(Collected data)
==*==

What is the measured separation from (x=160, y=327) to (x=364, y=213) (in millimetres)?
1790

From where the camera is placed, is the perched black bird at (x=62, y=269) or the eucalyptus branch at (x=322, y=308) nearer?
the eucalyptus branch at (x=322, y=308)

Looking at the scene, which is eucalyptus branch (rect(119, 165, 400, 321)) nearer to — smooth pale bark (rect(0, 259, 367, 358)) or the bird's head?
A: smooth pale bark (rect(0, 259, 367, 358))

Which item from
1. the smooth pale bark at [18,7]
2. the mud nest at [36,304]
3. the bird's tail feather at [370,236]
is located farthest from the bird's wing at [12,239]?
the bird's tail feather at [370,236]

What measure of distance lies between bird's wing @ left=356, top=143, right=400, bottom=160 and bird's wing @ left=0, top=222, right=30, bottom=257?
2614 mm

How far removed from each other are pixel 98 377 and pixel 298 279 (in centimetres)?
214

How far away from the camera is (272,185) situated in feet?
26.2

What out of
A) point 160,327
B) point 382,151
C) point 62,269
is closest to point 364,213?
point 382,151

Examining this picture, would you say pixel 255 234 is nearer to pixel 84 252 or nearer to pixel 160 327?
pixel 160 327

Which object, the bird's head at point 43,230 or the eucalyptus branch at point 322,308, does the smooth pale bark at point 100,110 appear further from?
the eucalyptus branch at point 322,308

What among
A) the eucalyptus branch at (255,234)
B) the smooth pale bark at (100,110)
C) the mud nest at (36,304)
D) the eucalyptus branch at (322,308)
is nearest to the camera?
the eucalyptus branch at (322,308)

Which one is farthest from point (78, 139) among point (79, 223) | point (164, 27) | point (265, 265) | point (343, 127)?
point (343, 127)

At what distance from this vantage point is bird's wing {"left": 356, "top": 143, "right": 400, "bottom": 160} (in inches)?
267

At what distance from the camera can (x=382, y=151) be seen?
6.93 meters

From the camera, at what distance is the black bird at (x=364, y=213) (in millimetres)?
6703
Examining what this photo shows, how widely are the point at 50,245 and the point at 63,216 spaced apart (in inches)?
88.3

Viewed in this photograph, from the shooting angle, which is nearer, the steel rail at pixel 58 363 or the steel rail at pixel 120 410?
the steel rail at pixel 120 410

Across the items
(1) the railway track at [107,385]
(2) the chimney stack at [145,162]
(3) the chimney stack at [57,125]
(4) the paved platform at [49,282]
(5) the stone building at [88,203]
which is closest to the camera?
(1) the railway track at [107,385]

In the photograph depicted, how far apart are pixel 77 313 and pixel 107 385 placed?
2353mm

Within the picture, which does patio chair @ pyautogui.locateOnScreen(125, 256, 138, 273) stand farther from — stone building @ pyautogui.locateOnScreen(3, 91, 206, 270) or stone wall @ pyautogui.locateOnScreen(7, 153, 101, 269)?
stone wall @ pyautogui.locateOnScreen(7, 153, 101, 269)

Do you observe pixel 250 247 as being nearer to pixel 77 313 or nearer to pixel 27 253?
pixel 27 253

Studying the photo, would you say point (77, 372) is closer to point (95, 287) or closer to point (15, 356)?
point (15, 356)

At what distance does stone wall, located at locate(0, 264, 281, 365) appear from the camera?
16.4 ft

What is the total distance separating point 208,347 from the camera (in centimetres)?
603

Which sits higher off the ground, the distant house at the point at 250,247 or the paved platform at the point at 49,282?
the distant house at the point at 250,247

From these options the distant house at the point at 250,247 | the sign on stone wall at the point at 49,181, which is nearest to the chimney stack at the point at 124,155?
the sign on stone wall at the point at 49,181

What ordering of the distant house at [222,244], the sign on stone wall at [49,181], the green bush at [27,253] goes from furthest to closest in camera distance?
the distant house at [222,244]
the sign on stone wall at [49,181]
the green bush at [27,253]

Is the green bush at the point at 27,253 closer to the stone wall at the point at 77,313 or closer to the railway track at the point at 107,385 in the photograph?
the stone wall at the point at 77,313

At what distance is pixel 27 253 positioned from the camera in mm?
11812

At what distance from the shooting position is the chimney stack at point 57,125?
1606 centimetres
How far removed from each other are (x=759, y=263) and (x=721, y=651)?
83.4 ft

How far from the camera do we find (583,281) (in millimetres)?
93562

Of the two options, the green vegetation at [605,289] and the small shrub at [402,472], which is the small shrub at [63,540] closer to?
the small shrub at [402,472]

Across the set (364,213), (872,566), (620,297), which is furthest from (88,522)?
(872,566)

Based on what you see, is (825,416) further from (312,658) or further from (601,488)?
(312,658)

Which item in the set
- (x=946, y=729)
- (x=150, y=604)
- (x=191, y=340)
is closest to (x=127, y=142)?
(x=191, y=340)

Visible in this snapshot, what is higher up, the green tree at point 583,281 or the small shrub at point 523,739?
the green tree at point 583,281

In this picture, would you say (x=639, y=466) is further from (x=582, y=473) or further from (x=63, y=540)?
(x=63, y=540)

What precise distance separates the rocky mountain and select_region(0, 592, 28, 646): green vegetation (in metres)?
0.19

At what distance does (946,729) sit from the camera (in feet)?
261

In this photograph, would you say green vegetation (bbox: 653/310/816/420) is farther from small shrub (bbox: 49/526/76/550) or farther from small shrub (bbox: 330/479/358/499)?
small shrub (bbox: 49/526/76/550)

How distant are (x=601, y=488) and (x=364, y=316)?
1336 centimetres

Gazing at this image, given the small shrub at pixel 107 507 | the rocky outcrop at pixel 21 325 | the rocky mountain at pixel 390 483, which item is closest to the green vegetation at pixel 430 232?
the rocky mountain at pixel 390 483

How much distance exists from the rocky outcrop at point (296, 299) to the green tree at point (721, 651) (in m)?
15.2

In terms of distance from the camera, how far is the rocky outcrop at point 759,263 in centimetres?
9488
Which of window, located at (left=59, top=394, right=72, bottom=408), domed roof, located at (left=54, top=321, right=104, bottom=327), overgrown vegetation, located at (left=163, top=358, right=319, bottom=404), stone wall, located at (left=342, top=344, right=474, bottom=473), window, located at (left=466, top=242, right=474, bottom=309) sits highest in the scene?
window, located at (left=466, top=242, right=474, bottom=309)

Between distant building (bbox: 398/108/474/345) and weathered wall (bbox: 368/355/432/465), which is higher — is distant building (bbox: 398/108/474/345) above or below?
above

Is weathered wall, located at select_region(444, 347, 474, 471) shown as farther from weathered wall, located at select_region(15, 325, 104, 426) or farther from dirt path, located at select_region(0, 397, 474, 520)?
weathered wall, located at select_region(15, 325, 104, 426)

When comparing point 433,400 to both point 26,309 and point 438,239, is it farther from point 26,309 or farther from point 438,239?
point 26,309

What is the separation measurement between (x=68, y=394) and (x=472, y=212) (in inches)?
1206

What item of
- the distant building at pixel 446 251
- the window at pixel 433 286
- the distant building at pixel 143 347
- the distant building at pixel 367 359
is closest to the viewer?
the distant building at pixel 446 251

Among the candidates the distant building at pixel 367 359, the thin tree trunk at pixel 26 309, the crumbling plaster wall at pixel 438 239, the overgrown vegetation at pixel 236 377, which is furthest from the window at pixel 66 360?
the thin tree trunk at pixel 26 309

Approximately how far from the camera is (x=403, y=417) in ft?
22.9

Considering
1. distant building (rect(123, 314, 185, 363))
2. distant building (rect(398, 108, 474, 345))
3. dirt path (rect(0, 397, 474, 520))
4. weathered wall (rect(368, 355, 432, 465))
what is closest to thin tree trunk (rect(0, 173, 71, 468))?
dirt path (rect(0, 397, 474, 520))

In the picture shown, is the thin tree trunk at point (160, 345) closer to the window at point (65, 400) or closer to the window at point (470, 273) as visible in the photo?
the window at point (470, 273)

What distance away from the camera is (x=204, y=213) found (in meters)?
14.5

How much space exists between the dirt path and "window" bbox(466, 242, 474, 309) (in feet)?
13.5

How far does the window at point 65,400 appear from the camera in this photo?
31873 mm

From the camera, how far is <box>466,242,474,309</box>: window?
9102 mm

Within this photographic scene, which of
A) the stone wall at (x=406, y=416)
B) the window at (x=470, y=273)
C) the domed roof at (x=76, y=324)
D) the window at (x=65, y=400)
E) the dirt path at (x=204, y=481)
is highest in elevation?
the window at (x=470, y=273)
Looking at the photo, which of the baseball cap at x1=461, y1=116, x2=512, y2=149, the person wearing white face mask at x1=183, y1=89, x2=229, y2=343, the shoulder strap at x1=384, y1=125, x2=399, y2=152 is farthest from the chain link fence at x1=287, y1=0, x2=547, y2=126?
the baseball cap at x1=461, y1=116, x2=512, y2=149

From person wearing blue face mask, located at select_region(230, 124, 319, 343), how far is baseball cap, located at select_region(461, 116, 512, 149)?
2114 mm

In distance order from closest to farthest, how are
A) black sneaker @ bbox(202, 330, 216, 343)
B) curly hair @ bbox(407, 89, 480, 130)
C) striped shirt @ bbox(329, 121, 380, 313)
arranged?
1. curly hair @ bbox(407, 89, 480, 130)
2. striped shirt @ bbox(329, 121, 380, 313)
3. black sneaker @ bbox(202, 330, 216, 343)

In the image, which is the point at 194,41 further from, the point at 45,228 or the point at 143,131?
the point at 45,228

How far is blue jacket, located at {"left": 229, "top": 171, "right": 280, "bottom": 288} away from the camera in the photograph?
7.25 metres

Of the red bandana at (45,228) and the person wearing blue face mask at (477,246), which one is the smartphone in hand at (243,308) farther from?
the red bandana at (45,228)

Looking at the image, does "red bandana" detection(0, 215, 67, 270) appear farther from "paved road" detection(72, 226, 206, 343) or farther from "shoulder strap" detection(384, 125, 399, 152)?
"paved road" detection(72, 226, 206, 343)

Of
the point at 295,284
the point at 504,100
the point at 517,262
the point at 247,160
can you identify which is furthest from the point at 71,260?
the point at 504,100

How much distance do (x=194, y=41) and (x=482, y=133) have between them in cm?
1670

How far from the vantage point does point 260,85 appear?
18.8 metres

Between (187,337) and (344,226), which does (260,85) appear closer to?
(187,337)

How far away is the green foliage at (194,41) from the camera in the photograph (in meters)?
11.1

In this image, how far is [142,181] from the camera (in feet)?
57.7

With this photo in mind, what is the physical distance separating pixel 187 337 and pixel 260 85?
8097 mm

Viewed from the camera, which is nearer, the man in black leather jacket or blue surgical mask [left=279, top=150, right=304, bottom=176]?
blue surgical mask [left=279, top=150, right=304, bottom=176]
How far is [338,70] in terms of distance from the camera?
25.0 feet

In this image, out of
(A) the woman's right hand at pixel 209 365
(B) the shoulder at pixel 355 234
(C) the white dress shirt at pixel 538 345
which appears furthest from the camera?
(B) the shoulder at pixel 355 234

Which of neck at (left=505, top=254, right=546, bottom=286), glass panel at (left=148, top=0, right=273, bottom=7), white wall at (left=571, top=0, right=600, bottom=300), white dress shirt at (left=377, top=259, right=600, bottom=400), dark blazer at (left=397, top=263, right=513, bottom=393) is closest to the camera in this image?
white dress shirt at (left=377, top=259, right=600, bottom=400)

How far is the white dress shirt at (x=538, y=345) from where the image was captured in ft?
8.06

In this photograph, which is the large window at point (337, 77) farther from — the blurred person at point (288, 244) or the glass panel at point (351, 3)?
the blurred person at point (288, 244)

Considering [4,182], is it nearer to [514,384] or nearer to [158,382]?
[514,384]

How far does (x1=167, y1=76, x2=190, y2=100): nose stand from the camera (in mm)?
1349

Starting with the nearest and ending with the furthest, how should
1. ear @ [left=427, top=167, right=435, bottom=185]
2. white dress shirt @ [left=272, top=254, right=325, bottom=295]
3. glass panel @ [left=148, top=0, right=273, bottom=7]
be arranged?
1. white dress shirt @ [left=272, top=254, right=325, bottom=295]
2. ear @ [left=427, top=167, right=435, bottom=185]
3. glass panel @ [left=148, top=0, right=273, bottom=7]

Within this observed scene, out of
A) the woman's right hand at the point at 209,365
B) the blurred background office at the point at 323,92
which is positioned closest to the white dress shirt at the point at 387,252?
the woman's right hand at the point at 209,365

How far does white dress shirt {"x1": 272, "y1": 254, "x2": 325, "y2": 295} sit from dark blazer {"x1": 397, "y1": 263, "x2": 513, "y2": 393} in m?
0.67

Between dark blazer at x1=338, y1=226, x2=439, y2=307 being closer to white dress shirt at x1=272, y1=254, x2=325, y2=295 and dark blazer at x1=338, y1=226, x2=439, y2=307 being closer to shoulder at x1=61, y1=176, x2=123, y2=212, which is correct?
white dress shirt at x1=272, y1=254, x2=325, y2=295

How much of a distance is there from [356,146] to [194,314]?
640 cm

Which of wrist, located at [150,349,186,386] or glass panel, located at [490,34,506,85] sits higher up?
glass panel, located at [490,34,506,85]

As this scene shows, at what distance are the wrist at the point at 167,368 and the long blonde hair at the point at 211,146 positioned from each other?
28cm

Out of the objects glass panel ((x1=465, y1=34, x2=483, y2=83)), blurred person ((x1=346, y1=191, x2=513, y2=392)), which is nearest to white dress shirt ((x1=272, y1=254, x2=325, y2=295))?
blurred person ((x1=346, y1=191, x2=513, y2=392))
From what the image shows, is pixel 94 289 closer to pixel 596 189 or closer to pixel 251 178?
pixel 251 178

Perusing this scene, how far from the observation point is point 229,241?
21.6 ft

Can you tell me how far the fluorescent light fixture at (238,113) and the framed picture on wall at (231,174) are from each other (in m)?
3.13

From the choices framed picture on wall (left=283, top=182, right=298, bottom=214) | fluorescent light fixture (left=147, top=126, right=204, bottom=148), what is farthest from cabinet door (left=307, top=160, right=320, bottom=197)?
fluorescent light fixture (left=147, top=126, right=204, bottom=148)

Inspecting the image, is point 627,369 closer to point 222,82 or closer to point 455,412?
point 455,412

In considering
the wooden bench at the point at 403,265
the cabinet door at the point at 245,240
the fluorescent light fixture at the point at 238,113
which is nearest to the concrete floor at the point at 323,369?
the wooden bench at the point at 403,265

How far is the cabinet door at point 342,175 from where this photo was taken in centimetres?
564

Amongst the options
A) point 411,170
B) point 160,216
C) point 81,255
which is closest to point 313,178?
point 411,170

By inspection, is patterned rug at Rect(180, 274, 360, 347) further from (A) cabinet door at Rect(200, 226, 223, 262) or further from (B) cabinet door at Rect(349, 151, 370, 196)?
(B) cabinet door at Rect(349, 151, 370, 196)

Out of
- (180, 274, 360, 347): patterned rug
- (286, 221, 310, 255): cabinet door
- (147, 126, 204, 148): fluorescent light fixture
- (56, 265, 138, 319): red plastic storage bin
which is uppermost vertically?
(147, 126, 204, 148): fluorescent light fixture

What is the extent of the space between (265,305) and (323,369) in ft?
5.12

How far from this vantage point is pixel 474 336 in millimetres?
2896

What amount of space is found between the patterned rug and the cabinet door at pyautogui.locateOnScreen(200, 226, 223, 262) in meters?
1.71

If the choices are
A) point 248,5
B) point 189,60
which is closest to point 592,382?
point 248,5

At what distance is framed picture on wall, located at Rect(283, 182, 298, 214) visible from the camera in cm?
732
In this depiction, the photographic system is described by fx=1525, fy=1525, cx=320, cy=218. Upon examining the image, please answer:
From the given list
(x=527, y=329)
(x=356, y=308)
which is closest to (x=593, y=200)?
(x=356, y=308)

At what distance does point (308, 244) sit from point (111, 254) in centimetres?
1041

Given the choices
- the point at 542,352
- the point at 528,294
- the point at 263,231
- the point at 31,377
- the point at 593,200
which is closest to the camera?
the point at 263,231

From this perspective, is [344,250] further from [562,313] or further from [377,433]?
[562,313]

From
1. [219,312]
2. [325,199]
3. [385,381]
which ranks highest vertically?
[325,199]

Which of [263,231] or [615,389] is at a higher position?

==*==

(Task statement): Please arrange the items as a Markdown table with the columns Row and Line, starting at the first line and ending at the line that contains "A: smooth pale bark (rect(0, 259, 367, 358))", with both included. Number each row and leave out the blank lines.

(Answer to this problem):
| Row | Line |
|---|---|
| 1 | What is the measured separation from (x=160, y=327) to (x=364, y=213) (in millimetres)? |
| 2 | 1790 |
| 3 | From where the camera is placed, is the perched black bird at (x=62, y=269) or the eucalyptus branch at (x=322, y=308) nearer? |
| 4 | the eucalyptus branch at (x=322, y=308) |
| 5 | Looking at the scene, which is eucalyptus branch (rect(119, 165, 400, 321)) nearer to — smooth pale bark (rect(0, 259, 367, 358)) or the bird's head? |
| 6 | A: smooth pale bark (rect(0, 259, 367, 358)) |